---- DATASET EXCERPTS

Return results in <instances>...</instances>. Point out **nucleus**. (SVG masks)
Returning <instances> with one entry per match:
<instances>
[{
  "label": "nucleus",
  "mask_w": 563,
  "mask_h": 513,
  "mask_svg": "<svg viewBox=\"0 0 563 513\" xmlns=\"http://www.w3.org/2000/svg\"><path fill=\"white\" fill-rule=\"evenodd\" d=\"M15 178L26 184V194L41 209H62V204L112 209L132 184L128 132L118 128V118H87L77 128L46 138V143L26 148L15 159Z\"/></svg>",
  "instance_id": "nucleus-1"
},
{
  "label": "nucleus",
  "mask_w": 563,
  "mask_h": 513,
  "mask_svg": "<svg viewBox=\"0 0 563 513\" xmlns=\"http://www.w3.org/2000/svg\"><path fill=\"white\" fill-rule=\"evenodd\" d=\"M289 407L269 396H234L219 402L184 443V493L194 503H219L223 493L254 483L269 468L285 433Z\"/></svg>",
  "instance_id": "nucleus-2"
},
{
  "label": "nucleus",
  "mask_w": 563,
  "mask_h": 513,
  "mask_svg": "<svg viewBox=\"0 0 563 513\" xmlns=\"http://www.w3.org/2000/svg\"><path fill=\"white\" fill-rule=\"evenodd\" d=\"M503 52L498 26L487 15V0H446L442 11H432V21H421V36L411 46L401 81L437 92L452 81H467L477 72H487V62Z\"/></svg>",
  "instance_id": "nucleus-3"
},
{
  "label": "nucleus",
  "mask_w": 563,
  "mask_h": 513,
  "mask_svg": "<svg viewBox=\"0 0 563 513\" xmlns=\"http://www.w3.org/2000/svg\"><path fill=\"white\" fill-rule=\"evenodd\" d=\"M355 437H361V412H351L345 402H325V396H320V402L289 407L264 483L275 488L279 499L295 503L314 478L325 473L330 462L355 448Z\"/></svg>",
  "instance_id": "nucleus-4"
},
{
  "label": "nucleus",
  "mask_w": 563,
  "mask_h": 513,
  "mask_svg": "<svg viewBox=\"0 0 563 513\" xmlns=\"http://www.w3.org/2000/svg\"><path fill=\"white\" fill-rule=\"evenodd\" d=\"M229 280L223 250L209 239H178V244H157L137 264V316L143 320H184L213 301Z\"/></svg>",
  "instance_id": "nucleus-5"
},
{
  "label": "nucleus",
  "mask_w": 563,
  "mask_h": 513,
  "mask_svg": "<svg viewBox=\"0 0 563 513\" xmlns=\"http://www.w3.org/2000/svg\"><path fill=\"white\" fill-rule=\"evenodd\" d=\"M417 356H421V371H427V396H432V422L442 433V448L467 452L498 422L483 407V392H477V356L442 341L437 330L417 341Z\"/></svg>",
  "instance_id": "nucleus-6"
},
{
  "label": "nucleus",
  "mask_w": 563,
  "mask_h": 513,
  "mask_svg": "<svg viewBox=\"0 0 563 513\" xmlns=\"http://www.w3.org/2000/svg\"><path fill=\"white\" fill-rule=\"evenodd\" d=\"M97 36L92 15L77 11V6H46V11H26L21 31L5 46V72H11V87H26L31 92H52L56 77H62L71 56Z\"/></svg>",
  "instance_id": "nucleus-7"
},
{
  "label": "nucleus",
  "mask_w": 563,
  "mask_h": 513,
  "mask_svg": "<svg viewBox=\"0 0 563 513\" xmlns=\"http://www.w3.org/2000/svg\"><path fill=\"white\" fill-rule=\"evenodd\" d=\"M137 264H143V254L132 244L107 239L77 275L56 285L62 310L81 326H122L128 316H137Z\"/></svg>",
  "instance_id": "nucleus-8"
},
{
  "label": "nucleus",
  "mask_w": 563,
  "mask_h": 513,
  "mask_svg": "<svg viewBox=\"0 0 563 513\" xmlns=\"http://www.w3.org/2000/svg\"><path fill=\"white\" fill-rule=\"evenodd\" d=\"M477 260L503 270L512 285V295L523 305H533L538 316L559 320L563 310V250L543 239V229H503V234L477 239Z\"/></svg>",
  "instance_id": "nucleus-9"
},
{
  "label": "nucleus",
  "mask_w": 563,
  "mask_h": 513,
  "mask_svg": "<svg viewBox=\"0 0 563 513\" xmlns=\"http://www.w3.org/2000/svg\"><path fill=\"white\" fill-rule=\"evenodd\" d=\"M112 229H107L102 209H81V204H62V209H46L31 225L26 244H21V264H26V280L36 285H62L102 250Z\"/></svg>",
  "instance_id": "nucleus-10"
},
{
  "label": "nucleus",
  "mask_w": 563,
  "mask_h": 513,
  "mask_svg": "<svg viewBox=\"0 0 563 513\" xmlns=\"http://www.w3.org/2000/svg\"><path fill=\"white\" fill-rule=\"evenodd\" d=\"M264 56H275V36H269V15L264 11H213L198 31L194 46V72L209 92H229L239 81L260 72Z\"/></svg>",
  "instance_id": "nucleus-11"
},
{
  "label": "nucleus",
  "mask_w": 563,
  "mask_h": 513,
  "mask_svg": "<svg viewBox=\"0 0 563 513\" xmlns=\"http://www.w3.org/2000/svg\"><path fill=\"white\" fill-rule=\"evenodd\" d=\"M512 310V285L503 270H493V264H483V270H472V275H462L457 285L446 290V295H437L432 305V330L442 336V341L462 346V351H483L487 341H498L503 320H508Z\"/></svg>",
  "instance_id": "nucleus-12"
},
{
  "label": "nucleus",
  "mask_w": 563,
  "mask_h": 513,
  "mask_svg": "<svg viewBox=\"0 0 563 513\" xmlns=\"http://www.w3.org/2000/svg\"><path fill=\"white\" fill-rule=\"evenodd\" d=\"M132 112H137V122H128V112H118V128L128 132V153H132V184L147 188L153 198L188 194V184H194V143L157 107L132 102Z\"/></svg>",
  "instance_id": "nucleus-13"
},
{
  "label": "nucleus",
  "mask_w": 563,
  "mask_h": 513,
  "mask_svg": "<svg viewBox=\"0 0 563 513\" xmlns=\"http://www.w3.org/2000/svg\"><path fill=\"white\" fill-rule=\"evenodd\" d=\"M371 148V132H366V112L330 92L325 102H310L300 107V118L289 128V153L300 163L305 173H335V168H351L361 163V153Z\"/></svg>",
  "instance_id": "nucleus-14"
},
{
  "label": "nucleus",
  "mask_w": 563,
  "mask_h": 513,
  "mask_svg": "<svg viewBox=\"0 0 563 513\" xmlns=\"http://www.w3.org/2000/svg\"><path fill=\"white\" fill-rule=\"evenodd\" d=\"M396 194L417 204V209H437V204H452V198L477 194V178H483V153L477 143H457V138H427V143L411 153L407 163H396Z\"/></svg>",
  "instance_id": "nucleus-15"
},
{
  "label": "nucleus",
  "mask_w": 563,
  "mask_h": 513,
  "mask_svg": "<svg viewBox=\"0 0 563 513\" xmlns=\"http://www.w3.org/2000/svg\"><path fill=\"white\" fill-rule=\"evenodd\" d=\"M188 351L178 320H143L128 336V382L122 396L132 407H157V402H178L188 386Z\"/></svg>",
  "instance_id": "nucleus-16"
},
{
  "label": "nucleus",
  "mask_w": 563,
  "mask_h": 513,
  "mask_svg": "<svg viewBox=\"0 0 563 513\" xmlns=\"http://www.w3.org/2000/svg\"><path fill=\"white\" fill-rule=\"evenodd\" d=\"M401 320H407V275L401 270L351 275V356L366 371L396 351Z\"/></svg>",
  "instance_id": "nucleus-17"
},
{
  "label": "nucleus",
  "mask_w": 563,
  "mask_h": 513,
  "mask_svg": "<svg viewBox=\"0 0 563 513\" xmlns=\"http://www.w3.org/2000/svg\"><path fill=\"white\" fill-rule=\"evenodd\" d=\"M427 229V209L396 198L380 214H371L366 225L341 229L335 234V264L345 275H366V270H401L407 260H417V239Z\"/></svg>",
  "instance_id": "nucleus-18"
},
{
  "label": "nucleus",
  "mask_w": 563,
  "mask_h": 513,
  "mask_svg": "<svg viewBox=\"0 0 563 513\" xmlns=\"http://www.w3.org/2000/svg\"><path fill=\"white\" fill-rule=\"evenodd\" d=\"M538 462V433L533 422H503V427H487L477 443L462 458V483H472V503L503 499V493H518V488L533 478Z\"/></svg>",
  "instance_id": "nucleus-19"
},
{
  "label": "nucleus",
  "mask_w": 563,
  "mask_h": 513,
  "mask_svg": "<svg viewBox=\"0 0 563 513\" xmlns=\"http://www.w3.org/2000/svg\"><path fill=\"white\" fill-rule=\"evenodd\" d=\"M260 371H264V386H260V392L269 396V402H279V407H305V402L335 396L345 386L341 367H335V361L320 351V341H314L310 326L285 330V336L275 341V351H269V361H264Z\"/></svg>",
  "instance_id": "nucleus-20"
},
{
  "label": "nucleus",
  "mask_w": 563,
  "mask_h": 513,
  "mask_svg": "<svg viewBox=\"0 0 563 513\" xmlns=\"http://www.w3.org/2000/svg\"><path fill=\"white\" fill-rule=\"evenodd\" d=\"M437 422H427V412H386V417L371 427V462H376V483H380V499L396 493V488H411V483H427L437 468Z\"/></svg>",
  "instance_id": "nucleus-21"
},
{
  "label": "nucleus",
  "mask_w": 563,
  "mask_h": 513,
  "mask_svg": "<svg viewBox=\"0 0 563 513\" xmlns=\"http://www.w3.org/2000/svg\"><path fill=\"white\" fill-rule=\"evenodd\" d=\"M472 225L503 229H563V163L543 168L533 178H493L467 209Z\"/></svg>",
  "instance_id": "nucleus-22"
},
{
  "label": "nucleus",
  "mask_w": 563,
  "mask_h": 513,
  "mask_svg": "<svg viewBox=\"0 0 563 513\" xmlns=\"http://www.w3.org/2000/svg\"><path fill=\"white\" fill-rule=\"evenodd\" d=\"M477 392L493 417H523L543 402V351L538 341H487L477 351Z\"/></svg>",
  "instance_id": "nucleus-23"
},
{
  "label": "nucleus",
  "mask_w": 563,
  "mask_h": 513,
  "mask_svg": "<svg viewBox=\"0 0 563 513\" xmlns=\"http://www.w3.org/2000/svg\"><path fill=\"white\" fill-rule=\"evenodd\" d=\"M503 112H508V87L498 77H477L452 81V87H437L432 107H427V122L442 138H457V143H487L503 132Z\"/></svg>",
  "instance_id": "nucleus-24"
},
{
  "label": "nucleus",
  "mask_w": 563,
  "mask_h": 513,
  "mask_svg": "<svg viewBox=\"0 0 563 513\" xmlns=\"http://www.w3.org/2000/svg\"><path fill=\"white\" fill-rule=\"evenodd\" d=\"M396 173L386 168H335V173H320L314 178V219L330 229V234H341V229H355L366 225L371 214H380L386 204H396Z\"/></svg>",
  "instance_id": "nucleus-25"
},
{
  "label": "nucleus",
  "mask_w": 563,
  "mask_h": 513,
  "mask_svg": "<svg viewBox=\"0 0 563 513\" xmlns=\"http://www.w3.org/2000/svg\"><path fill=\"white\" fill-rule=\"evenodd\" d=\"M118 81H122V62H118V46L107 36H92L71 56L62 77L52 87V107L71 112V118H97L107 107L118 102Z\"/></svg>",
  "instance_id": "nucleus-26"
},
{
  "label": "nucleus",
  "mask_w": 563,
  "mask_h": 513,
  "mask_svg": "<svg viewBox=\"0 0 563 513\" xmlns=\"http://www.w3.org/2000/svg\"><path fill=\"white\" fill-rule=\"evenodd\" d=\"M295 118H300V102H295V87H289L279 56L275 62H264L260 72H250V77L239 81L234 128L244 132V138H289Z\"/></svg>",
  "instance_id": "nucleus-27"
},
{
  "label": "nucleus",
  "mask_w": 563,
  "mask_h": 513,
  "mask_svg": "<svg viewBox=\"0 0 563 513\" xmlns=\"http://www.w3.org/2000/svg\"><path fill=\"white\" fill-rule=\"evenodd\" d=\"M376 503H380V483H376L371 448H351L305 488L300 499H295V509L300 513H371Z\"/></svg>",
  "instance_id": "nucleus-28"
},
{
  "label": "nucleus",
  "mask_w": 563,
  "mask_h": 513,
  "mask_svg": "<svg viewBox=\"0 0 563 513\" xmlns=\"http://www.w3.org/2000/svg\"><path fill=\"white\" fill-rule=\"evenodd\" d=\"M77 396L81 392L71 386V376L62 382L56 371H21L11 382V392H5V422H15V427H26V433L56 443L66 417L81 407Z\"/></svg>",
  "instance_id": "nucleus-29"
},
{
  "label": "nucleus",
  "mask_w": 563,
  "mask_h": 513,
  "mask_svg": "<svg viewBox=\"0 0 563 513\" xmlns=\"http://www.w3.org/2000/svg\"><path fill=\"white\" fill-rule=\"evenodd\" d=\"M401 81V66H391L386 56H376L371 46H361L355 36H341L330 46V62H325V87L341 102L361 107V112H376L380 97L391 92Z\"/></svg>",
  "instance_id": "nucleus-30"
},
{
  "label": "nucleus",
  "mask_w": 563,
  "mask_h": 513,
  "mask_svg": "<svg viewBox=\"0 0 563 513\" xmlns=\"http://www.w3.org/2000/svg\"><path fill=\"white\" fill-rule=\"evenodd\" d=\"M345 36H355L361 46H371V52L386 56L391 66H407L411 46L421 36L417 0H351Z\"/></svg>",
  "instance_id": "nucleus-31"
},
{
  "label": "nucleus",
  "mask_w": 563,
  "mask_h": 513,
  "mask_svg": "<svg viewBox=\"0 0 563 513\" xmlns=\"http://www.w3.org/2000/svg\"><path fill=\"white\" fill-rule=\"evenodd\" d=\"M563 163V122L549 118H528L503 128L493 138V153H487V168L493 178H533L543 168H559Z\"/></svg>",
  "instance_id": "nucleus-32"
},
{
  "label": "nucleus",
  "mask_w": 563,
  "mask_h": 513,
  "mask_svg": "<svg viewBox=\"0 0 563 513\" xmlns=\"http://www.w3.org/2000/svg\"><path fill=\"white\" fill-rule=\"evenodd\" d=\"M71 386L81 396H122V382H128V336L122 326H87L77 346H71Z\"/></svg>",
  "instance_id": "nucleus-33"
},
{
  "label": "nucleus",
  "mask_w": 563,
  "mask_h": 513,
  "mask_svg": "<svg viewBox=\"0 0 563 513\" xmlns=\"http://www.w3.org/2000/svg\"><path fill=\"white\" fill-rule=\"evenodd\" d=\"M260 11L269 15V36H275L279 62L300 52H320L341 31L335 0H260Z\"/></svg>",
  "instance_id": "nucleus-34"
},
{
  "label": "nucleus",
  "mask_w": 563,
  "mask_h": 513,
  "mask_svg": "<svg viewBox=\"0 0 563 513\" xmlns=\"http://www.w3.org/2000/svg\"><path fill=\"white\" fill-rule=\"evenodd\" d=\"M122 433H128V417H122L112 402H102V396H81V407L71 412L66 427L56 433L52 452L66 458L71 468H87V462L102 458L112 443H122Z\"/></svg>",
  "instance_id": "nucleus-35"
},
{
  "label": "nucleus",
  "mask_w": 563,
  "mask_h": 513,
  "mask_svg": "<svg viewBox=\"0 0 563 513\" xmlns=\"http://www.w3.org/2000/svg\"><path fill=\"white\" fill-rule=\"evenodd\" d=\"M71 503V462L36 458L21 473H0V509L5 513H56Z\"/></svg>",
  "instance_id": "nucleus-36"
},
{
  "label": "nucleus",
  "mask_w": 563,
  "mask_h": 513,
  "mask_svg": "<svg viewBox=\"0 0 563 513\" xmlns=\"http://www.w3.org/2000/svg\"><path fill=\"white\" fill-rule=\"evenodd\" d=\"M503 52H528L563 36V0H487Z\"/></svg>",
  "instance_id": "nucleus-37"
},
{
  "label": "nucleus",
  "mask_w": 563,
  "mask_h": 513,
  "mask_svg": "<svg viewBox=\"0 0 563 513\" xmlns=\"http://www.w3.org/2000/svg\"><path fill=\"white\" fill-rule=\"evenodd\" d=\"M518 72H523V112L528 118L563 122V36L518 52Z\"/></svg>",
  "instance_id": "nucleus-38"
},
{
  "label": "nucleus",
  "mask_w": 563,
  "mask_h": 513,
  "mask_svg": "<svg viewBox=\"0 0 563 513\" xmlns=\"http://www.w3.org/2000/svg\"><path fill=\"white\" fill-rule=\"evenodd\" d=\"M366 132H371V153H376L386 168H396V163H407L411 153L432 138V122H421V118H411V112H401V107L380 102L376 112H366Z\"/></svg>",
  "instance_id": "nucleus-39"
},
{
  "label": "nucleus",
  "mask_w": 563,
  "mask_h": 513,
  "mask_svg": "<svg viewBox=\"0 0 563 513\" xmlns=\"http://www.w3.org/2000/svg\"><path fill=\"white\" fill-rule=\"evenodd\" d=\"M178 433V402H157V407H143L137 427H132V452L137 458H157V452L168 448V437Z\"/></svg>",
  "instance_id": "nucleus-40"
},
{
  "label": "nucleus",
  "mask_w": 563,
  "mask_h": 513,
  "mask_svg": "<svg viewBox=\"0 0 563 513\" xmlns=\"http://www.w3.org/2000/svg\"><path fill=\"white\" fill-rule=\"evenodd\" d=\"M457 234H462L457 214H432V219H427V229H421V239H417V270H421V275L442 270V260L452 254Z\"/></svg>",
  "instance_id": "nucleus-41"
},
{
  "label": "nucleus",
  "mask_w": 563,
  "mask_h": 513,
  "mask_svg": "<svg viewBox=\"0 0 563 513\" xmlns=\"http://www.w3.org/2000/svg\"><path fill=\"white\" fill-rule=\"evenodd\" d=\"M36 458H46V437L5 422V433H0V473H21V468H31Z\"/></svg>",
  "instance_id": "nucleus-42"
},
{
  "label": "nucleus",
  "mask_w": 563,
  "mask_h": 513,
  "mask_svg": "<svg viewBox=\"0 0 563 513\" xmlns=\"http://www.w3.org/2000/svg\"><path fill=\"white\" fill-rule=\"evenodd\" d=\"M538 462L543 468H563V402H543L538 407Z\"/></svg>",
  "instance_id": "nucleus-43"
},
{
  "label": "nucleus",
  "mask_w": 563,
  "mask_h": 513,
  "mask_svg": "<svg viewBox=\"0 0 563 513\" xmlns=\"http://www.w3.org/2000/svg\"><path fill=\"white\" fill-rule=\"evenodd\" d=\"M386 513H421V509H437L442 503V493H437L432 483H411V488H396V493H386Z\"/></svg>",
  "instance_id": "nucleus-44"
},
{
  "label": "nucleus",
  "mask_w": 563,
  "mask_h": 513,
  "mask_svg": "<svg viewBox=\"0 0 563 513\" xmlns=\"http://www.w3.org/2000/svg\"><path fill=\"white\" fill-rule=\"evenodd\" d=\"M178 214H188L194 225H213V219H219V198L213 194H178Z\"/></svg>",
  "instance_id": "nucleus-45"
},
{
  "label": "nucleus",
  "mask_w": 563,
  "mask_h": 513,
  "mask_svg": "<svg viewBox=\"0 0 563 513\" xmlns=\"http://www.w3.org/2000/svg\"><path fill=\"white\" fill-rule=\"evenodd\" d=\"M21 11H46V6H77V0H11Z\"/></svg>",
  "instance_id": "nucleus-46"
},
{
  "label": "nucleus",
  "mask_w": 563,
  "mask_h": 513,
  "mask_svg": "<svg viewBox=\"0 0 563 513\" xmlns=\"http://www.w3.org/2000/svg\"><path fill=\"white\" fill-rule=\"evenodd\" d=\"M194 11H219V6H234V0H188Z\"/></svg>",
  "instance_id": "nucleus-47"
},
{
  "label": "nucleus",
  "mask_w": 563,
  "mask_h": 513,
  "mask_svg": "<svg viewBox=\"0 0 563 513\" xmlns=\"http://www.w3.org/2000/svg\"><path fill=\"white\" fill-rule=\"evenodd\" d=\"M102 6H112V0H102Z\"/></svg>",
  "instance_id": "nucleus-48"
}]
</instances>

--------

DO THIS> Update the material from its first line up to and including the line with "178L26 184V194L41 209H62V204L112", putting "Mark" in place of "Point out" and leaving everything else as it is.

EXERCISE OUTPUT>
Return results in <instances>...</instances>. Mark **nucleus**. (SVG masks)
Returning <instances> with one entry per match:
<instances>
[{
  "label": "nucleus",
  "mask_w": 563,
  "mask_h": 513,
  "mask_svg": "<svg viewBox=\"0 0 563 513\" xmlns=\"http://www.w3.org/2000/svg\"><path fill=\"white\" fill-rule=\"evenodd\" d=\"M15 178L26 184V194L41 209H62V204L112 209L132 184L128 132L118 128V118H87L77 128L46 138V143L26 148L15 159Z\"/></svg>",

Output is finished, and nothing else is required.